Saved entries
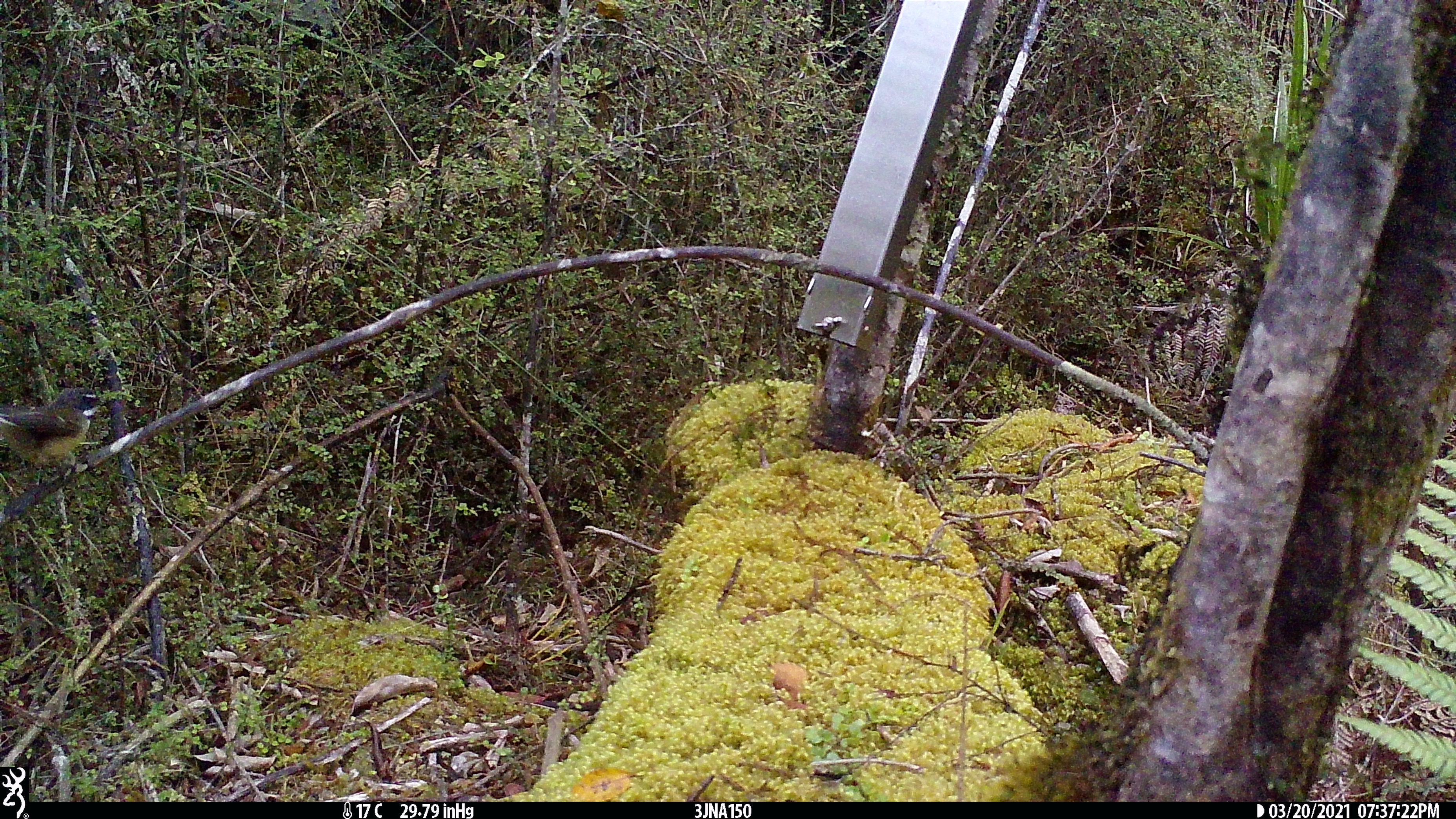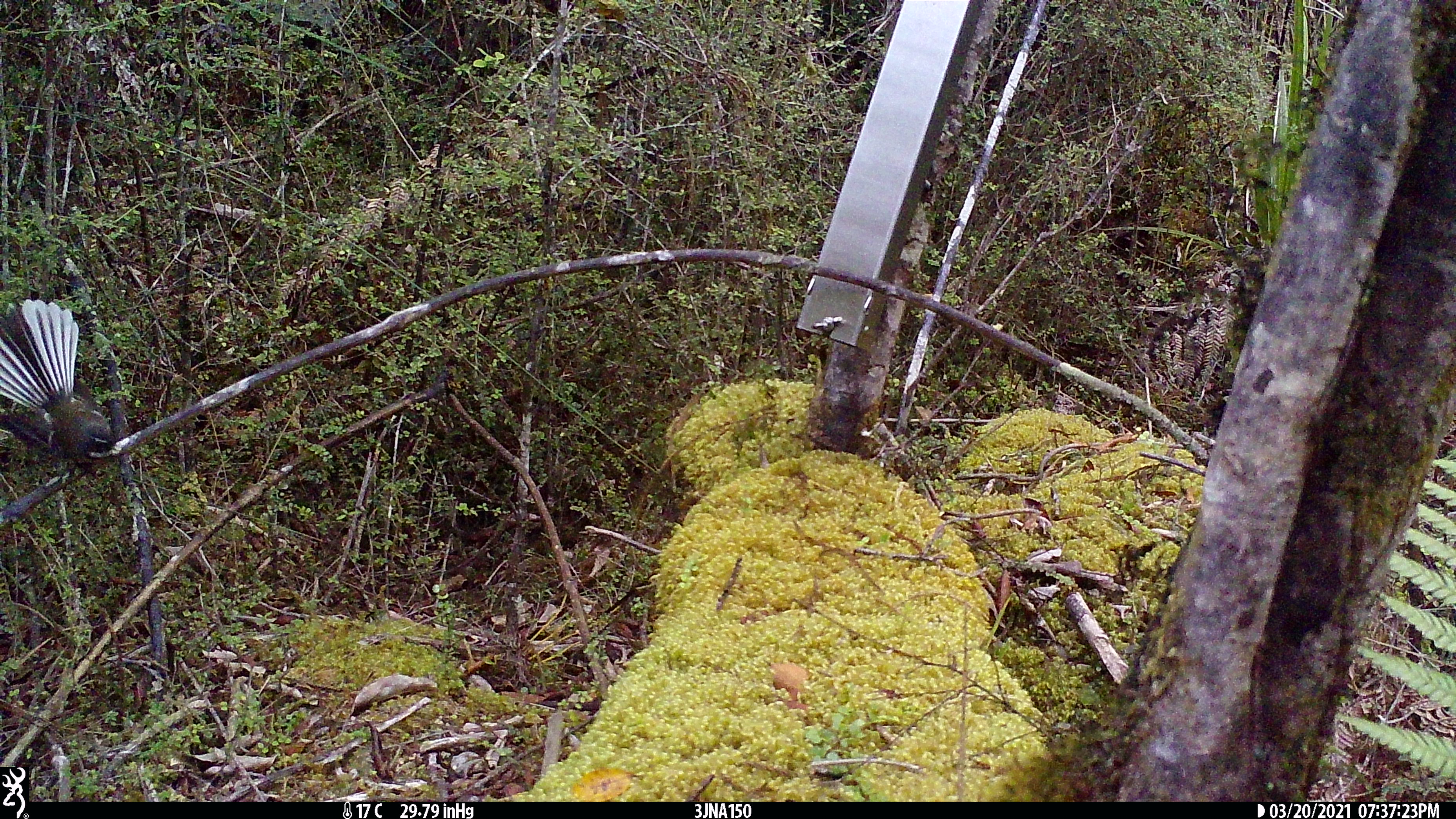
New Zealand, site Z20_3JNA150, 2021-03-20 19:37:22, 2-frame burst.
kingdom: Animalia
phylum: Chordata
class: Aves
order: Passeriformes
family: Rhipiduridae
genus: Rhipidura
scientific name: Rhipidura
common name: fantails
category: fantail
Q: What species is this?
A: Fantail (fantails) (Rhipidura).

▶ [Description of the task]
Every entry should come back exactly as written, only without images.

▶ [Written response]
New Zealand, site Z20_3JNA150, 2021-03-20 19:37:22, 2-frame burst.
kingdom: Animalia
phylum: Chordata
class: Aves
order: Passeriformes
family: Rhipiduridae
genus: Rhipidura
scientific name: Rhipidura
common name: fantails
category: fantail
Q: What species is this?
A: Fantail (fantails) (Rhipidura).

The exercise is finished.